[Extracted records]
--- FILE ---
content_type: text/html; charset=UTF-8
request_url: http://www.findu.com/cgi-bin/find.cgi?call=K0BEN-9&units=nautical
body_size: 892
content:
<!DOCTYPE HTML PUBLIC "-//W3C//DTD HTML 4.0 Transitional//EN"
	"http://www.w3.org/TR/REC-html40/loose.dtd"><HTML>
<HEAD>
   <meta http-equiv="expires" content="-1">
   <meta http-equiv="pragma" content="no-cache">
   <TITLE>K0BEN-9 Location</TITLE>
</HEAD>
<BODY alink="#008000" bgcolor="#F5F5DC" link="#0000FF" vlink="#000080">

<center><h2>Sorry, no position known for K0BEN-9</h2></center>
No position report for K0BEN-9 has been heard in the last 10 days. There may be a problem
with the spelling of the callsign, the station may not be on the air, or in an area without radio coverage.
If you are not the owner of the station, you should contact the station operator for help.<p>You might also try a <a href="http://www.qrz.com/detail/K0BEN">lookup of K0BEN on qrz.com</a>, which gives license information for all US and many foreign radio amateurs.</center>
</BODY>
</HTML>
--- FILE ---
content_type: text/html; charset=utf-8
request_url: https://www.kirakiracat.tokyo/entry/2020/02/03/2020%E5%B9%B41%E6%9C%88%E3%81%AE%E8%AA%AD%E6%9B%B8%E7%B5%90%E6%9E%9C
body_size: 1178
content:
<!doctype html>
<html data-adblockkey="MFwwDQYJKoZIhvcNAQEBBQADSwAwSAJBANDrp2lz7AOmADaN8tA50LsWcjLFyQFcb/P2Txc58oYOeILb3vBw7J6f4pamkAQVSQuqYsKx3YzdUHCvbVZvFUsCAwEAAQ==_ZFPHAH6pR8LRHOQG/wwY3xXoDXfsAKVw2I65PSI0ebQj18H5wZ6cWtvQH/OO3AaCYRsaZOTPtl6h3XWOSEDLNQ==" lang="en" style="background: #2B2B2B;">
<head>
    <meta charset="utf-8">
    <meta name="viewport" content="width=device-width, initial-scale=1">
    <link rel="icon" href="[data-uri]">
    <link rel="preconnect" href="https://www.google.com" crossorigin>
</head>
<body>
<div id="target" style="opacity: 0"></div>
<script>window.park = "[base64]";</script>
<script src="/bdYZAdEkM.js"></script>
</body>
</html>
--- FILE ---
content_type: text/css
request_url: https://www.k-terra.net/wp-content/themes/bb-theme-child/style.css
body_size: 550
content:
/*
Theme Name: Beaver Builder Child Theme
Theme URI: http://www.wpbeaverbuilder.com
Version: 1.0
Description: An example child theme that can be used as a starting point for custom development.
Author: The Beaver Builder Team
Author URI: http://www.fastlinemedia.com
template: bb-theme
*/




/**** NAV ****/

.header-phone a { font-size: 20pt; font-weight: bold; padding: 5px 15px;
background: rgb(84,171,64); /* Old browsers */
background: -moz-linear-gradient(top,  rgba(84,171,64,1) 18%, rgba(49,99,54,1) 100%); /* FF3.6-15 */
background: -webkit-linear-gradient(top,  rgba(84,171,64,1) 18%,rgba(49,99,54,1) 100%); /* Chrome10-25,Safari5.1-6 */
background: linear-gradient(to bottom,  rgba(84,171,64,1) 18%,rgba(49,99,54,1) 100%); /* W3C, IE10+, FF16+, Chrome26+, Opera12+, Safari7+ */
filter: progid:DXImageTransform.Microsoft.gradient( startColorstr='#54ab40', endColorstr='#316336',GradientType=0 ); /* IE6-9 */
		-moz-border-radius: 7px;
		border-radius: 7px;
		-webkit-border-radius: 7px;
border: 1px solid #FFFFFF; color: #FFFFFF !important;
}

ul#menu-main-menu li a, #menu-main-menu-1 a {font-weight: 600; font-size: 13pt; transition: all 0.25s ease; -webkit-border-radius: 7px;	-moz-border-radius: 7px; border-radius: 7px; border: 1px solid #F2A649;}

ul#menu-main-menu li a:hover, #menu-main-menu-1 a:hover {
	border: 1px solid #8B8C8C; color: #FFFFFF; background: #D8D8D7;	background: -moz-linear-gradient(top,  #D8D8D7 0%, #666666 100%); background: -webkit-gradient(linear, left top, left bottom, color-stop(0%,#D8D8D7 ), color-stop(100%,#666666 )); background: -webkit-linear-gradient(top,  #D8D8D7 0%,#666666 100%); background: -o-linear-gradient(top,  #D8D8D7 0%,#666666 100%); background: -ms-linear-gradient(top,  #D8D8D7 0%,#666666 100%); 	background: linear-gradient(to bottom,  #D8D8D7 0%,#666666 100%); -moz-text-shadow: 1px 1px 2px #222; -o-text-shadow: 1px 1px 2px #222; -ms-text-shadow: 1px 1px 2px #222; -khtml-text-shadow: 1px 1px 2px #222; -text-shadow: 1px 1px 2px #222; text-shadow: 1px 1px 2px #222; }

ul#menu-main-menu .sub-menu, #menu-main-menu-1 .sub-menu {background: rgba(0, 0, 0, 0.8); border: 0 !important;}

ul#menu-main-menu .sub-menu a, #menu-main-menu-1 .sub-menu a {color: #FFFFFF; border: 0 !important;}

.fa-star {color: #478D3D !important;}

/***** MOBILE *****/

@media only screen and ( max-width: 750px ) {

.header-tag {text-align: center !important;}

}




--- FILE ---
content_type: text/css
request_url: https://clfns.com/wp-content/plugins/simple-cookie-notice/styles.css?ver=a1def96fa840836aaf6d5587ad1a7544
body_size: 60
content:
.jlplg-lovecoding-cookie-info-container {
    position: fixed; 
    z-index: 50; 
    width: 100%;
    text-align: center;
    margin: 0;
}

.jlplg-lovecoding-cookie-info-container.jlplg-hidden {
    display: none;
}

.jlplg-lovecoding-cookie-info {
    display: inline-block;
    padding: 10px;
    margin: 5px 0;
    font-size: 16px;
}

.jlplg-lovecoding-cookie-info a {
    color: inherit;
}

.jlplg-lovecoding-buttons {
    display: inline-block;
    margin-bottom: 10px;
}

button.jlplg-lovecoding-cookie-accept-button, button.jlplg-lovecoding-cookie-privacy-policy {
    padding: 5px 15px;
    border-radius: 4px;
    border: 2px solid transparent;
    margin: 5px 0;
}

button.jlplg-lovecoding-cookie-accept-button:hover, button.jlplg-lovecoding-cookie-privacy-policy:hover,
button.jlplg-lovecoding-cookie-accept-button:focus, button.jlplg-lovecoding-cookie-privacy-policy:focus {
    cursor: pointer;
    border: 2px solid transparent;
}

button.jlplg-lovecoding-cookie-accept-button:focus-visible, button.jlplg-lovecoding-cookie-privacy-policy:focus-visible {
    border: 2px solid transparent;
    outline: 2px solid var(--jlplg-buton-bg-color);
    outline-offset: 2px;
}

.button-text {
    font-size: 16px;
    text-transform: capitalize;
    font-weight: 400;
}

WHAT YOU HAVE TO DO -
The answer should contain only the lines from the first line of the entries through the line holding "No position report", each exactly as written.

YOUR RESPONSE -
--- FILE ---
content_type: text/html; charset=UTF-8
request_url: http://www.findu.com/cgi-bin/find.cgi?call=K0BEN-9&units=nautical
body_size: 892
content:
<!DOCTYPE HTML PUBLIC "-//W3C//DTD HTML 4.0 Transitional//EN"
	"http://www.w3.org/TR/REC-html40/loose.dtd"><HTML>
<HEAD>
   <meta http-equiv="expires" content="-1">
   <meta http-equiv="pragma" content="no-cache">
   <TITLE>K0BEN-9 Location</TITLE>
</HEAD>
<BODY alink="#008000" bgcolor="#F5F5DC" link="#0000FF" vlink="#000080">

<center><h2>Sorry, no position known for K0BEN-9</h2></center>
No position report for K0BEN-9 has been heard in the last 10 days. There may be a problem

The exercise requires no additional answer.